▸ **What is being asked**: Every line that contains the word "States" should be copied from the records below.

▸ **Data excerpts**:
◆ ◆ ◆ ◆ ◆ ◆ ◆

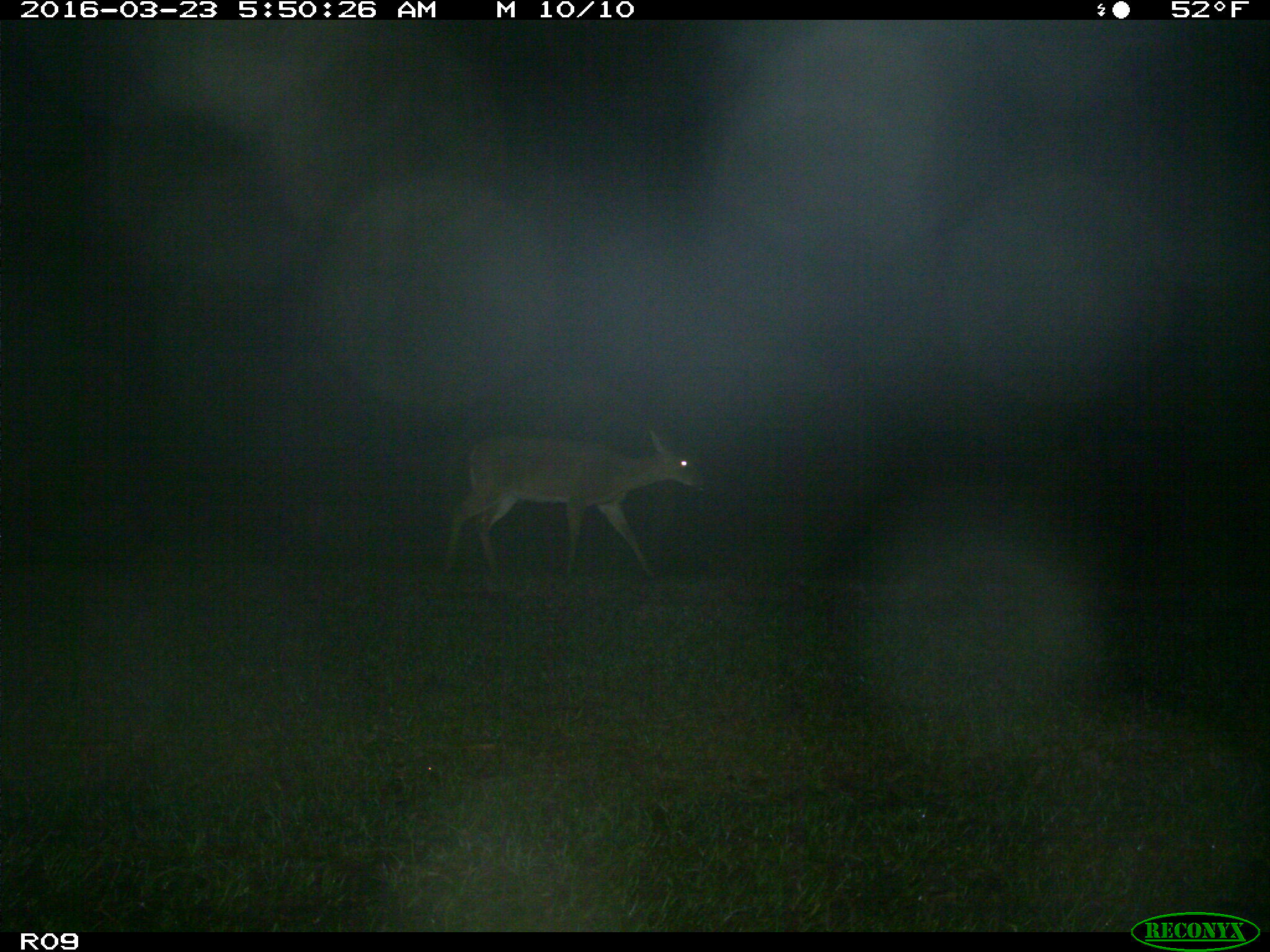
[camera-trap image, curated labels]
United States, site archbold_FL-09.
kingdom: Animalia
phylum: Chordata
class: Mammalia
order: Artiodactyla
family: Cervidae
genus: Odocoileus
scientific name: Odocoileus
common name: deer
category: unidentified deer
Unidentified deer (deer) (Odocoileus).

◆ ◆ ◆ ◆ ◆ ◆ ◆

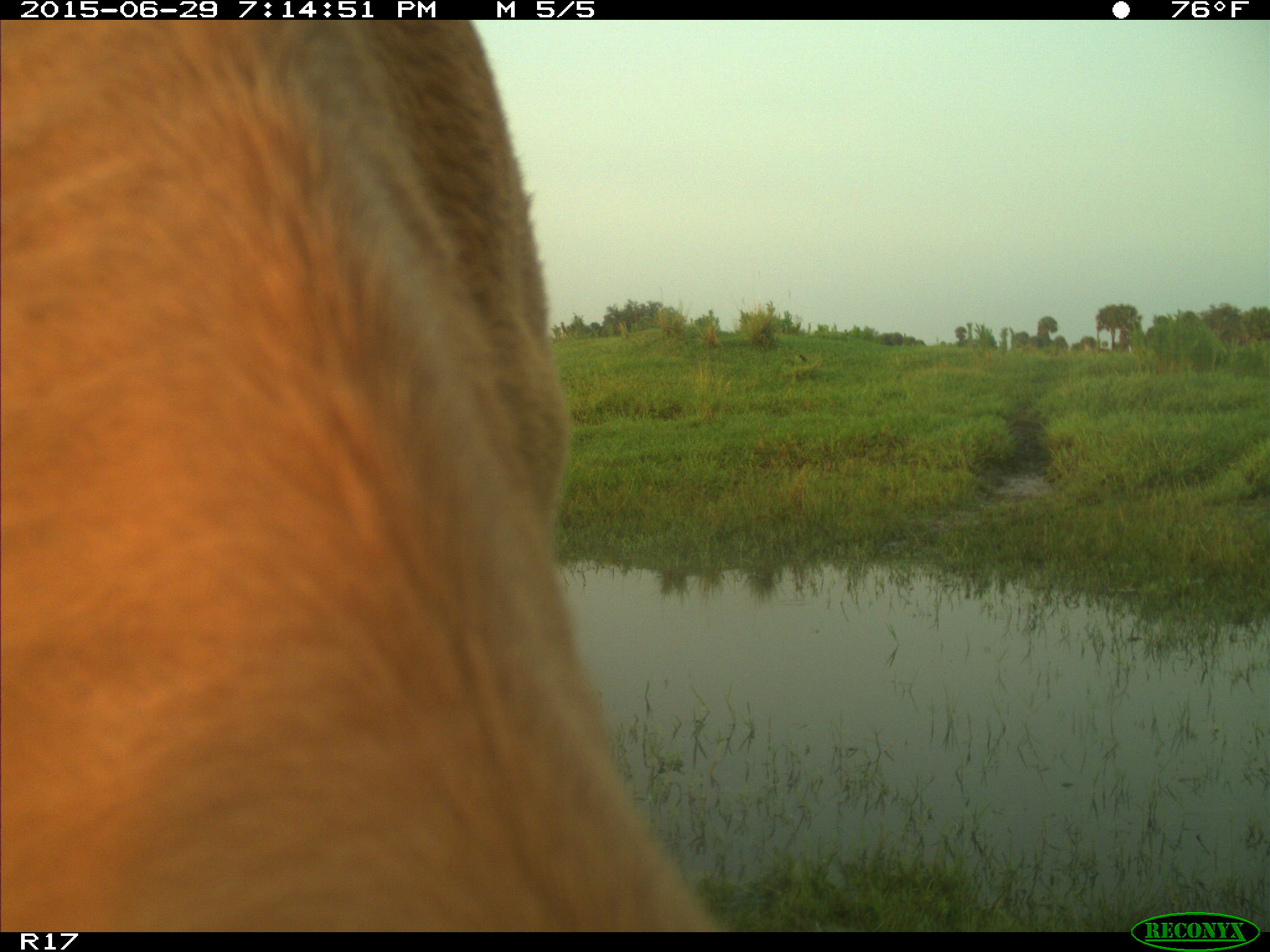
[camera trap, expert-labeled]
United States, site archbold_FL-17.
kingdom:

◆ ◆ ◆ ◆ ◆ ◆ ◆

▸ **Answer to the problem**:
United States, site archbold_FL-09.
United States, site archbold_FL-17.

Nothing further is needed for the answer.